The Scottish Chamber Orchestra describes him as “one of Scotland’s most important living composers.”
“The award that I received from SIET came at a critical time in my development as a composer. I was just finishing my undergraduate degree at the Royal Northern College of Music, and whilst I was enjoying success as a composer, I knew that I had to continue onto a Masters degree to get two more years of performances, teaching and other invaluable opportunities offered by a conservatoire course. I am sure that had I not continued onto the Masters degree, I would not be doing what I am today so I am indebted to SIET for their generous and crucial financial support.”

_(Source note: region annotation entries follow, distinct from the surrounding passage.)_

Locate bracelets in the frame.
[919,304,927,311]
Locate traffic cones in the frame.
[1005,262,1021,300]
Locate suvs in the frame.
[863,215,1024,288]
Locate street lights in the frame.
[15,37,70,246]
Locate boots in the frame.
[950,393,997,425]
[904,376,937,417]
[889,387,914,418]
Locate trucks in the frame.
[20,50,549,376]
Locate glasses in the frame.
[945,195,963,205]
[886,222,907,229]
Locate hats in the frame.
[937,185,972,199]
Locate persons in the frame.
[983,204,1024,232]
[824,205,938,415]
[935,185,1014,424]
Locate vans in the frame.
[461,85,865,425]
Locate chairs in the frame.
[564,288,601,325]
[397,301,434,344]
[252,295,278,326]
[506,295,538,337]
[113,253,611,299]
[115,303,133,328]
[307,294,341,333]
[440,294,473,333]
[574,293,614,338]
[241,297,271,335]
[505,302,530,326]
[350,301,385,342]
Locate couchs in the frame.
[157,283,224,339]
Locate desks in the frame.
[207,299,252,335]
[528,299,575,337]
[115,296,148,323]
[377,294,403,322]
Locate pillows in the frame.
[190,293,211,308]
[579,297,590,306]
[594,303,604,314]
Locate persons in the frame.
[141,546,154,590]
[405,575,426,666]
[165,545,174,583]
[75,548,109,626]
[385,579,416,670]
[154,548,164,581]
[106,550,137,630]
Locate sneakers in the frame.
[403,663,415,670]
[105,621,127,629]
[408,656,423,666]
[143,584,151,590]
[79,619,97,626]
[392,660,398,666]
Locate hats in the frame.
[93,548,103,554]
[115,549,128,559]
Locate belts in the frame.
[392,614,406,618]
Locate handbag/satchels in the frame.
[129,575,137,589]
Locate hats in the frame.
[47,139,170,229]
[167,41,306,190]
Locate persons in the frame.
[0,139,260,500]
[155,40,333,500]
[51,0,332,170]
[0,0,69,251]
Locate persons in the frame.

After graduating with a First Class degree in Philosophy, Politics and Economics from Oxford University in 1998, Marsaili spent a year of postgraduate study in Budapest, Hungary, with support from the SIET, graduating with distinction from the Central European University.
“The grant from SIET helped finance a fascinating and life-changing year studying nationalism and ethnic politics with students and faculty from across former Communist Europe and Central Asia. During that year, the conflict in Kosovo was raging and I first visited Bosnia, a country recovering from a dreadful war that western powers had allowed to happen. Later, I went on to work for organisations implementing the peace agreement in Bosnia, including the EU’s diplomatic service.

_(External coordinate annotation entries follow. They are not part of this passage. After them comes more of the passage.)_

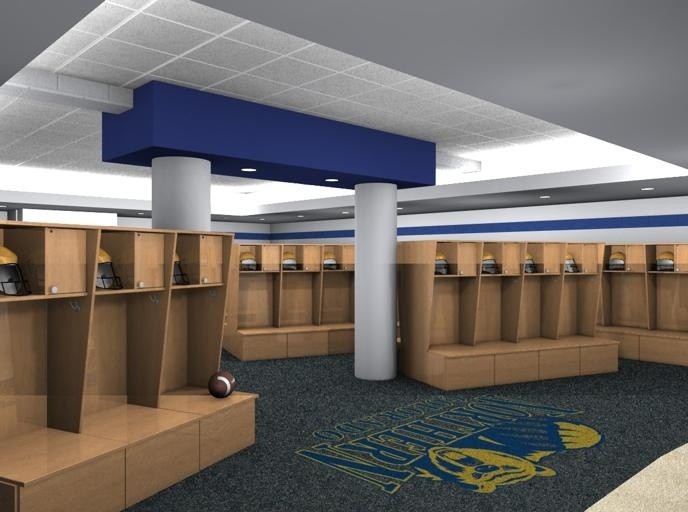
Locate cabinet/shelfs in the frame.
[598,244,688,367]
[396,240,620,391]
[224,243,353,360]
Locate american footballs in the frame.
[209,372,236,398]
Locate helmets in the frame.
[0,244,33,296]
[283,251,297,270]
[525,252,535,273]
[565,254,580,273]
[482,252,498,274]
[609,252,626,270]
[435,250,448,275]
[656,251,674,270]
[239,252,257,270]
[96,249,124,289]
[173,253,191,285]
[324,253,337,270]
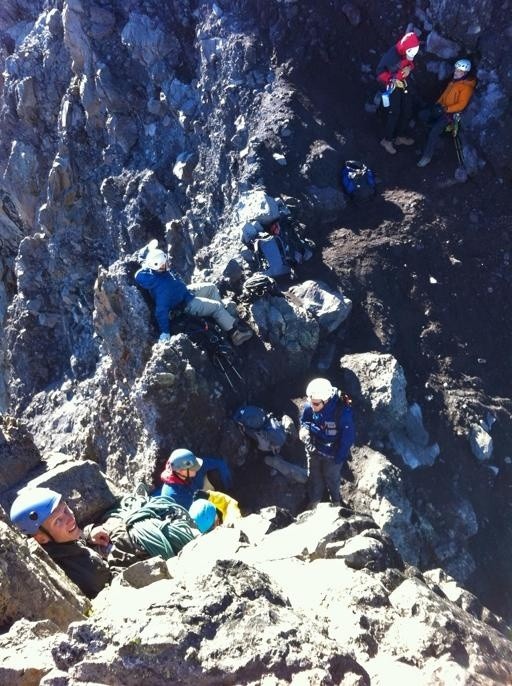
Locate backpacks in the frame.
[253,235,291,278]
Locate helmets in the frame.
[306,378,333,402]
[10,487,63,536]
[146,248,168,271]
[188,498,217,534]
[169,448,204,472]
[454,59,472,72]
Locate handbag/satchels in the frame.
[238,191,281,226]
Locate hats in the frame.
[401,32,419,61]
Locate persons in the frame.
[299,377,354,502]
[374,31,420,155]
[135,250,253,346]
[188,488,241,535]
[417,58,477,167]
[10,488,112,603]
[160,448,229,510]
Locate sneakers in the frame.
[380,136,415,155]
[230,328,254,347]
[417,156,431,167]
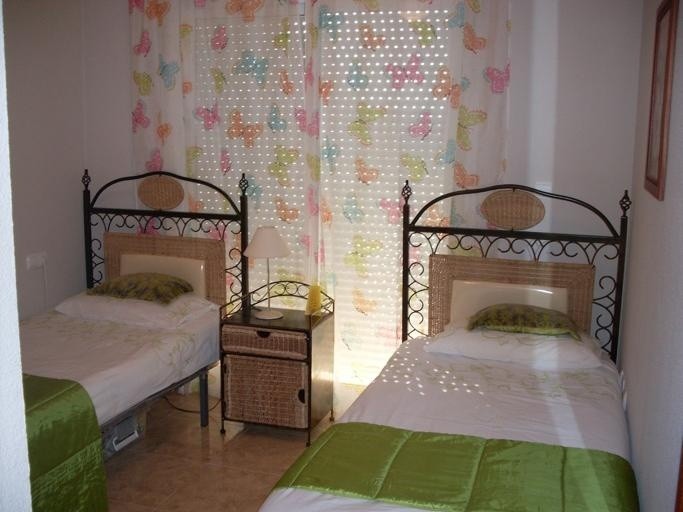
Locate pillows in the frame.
[54,288,217,332]
[88,272,195,305]
[465,303,581,341]
[422,325,605,371]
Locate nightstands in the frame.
[217,276,334,445]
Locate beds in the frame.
[17,169,251,512]
[260,179,639,512]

I’m very grateful for the Trust’s support. SIET’s mission to support Scottish students to study abroad is more important now than ever as Brexit denies countless students the opportunity to participate in the Erasmus study abroad programme”.

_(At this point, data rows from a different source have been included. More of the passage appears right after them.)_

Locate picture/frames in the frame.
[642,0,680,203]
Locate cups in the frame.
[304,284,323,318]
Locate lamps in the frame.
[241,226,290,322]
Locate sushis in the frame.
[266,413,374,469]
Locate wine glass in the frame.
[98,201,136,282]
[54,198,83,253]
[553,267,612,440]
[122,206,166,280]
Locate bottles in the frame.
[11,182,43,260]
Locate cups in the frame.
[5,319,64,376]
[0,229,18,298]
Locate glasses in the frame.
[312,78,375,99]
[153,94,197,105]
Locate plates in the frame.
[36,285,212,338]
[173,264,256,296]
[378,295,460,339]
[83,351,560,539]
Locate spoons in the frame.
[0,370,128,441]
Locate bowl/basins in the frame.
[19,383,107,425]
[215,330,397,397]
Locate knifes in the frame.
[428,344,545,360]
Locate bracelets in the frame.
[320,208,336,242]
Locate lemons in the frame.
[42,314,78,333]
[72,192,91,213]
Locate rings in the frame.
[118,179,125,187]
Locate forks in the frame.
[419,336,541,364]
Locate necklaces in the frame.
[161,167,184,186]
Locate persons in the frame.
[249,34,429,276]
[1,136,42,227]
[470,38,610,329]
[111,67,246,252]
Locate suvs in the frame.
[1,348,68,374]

“The SIET helped with the funding, laying the foundations of what I am and do today; contracting plant & equipment for utility scale renewable energy projects and making them competitive with traditional forms of energy.”
"The SIET helped me with a lightbulb moment. After graduating in 2000 from the University of Strathclyde in Mechanical Engineering and starting a career in automotive in the UK, I realised I wanted to contribute to reducing society's carbon emissions by helping to develop renewable energy. In 2002 I took a year out to complete a European Master in Renewable Energy, organised by the Association of European Renewable Energy Research Centers (EUREC). This was a semester each of studying in Nice, France and Athens, Greece, followed by an internship with a renewable energy developer in Avignon, France.
I was so grateful for the help from SIET and am still fortunate to work at the same company in France, having learned (and I hope contributed) so much along the way. I now have a young Franco-Scottish family who I also hope to encourage to learn in different cultures. Thank you SIET."
“The award from SIET came at a crucial moment for me. It allowed me to study for an LLM in European Law at the College of Europe in Bruges. Without the support of SIET those studies would have been impossible. They opened the door for my career at the European Commission, where I have played, over the past 20 years, a part in developing EU trade policy. SIET’s support for European studies is something which I think is key, given the relevance of the EU for Scotland, whatever the form that takes, and something which I hope can be continued for the future”.
James received funding from the Scottish International Education Trust towards the cost of studying for a master’s degree in the United States in 1998-99 at a critical time in his educational development.
“Without that funding it is unlikely that I would have been able to take up that opportunity. I would most likely never have begun an academic career, much less reached the position I now hold. I am therefore very conscious of the difference which an award from the Trust can make to a recipient’s life.”